PROVIDED INFORMATION Start Marker

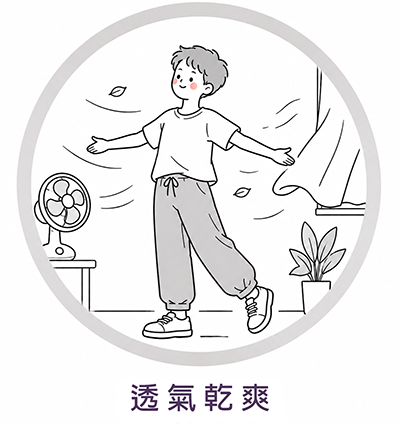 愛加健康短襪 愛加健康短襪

PROVIDED INFORMATION End Marker
PROVIDED INFORMATION Start Marker

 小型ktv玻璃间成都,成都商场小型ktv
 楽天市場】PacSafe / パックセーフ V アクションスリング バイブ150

PROVIDED INFORMATION End Marker

- HOW TO COMPLETE THIS TASK -
Restate word for word the lines of the data above, starting at the line containing "小型ktv玻璃间成都,成都商场小型ktv" and ending at the line containing "楽天市場】PacSafe / パックセーフ V アクションスリング バイブ150", both included, and nothing more.

- SOLUTION -
 小型ktv玻璃间成都,成都商场小型ktv
 楽天市場】PacSafe / パックセーフ V アクションスリング バイブ150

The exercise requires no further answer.